**Task goal:** Please filter the data down to the lines that include the word "United" and copy them.

-=-=-=-=-

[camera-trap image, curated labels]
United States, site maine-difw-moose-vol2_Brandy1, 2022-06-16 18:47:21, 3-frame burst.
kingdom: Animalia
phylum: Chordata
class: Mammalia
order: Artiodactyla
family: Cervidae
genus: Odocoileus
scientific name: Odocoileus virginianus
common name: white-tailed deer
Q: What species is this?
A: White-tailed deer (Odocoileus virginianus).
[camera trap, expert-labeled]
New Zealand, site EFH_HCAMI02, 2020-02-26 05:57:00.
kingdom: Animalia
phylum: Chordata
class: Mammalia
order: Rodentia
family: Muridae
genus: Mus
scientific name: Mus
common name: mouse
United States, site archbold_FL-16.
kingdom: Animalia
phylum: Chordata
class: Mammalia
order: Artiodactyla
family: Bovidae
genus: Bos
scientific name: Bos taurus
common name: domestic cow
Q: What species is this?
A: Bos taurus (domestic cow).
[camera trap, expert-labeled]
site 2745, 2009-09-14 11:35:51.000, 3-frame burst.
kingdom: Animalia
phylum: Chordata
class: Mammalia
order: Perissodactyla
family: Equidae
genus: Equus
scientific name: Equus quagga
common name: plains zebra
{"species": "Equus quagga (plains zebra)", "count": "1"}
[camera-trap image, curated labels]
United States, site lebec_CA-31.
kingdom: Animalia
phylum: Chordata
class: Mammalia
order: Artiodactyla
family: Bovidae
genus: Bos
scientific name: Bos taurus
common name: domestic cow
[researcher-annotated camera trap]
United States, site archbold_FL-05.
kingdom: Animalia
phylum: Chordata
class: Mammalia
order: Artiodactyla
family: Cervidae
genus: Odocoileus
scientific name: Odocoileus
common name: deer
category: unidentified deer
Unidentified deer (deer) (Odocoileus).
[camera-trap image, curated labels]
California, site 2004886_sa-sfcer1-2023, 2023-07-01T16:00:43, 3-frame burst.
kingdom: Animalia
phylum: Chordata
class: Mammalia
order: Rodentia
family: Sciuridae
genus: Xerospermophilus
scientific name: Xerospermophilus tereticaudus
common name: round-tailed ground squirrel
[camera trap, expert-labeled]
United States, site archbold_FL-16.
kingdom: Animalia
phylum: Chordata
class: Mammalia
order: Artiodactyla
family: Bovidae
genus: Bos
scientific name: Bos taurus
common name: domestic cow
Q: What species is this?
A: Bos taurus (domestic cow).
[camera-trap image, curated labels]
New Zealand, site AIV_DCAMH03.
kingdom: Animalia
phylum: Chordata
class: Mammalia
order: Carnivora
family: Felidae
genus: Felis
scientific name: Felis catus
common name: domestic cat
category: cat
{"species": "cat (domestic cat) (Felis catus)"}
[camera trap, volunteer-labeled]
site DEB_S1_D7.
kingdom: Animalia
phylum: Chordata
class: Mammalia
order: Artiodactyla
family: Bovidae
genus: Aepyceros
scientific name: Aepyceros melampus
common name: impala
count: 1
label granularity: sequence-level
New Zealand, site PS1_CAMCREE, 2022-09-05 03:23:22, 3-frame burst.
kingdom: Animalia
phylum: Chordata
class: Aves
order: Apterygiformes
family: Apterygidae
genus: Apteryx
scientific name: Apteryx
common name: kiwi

-=-=-=-=-

**Expected answer:**
United States, site maine-difw-moose-vol2_Brandy1, 2022-06-16 18:47:21, 3-frame burst.
United States, site archbold_FL-16.
United States, site lebec_CA-31.
United States, site archbold_FL-05.
United States, site archbold_FL-16.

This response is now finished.